Print the listing that follows, character for character.

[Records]
— Start —

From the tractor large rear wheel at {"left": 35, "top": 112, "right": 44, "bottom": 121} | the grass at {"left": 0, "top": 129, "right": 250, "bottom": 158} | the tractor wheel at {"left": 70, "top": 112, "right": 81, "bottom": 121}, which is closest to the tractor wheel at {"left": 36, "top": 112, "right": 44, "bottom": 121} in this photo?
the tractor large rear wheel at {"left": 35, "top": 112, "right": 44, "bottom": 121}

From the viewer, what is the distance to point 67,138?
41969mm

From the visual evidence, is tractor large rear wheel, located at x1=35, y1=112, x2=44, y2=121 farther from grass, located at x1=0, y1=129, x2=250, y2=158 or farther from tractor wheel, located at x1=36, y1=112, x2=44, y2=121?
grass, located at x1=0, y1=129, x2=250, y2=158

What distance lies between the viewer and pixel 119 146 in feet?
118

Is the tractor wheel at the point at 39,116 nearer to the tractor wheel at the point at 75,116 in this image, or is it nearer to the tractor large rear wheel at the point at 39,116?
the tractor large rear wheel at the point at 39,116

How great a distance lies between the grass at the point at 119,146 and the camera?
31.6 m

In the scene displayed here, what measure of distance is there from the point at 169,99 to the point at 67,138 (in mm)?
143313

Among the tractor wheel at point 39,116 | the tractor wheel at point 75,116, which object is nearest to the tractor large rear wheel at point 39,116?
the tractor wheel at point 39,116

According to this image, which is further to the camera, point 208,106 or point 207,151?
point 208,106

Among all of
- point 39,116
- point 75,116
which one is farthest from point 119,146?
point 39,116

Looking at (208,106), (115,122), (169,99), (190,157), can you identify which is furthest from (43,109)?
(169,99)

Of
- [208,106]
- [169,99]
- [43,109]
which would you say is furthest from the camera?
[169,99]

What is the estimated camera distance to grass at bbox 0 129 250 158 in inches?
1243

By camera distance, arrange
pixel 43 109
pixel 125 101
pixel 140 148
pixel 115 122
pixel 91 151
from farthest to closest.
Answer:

— End —

▶ [CORRECT RESPONSE]:
From the tractor large rear wheel at {"left": 35, "top": 112, "right": 44, "bottom": 121} | the grass at {"left": 0, "top": 129, "right": 250, "bottom": 158} | the tractor wheel at {"left": 70, "top": 112, "right": 81, "bottom": 121}, which is closest to the tractor wheel at {"left": 36, "top": 112, "right": 44, "bottom": 121} in this photo?
the tractor large rear wheel at {"left": 35, "top": 112, "right": 44, "bottom": 121}

From the viewer, what is the distance to point 67,138?
41969mm

From the visual evidence, is tractor large rear wheel, located at x1=35, y1=112, x2=44, y2=121 farther from grass, located at x1=0, y1=129, x2=250, y2=158 or farther from tractor wheel, located at x1=36, y1=112, x2=44, y2=121?
grass, located at x1=0, y1=129, x2=250, y2=158

What distance lies between the viewer and pixel 119 146 in feet?
118

Is the tractor wheel at the point at 39,116 nearer to the tractor wheel at the point at 75,116 in this image, or is it nearer to the tractor large rear wheel at the point at 39,116?
the tractor large rear wheel at the point at 39,116

How great a distance lies between the grass at the point at 119,146 and the camera?
31.6 m

In the scene displayed here, what measure of distance is there from the point at 169,99 to the point at 67,138 (in mm)?
143313

Among the tractor wheel at point 39,116 | the tractor wheel at point 75,116, which object is nearest to the tractor large rear wheel at point 39,116?
the tractor wheel at point 39,116

According to this image, which is further to the camera, point 208,106 or point 207,151?
point 208,106

Among all of
- point 39,116
- point 75,116
which one is farthest from point 119,146?
point 39,116

Looking at (208,106), (115,122), (169,99), (190,157), can you identify which is furthest from (43,109)?
(169,99)

Of
- [208,106]
- [169,99]
- [43,109]
which would you say is furthest from the camera?
[169,99]

What is the estimated camera distance to grass at bbox 0 129 250 158 in inches?
1243

By camera distance, arrange
pixel 43 109
pixel 125 101
pixel 140 148
pixel 115 122
pixel 91 151
from farthest to closest.
Answer:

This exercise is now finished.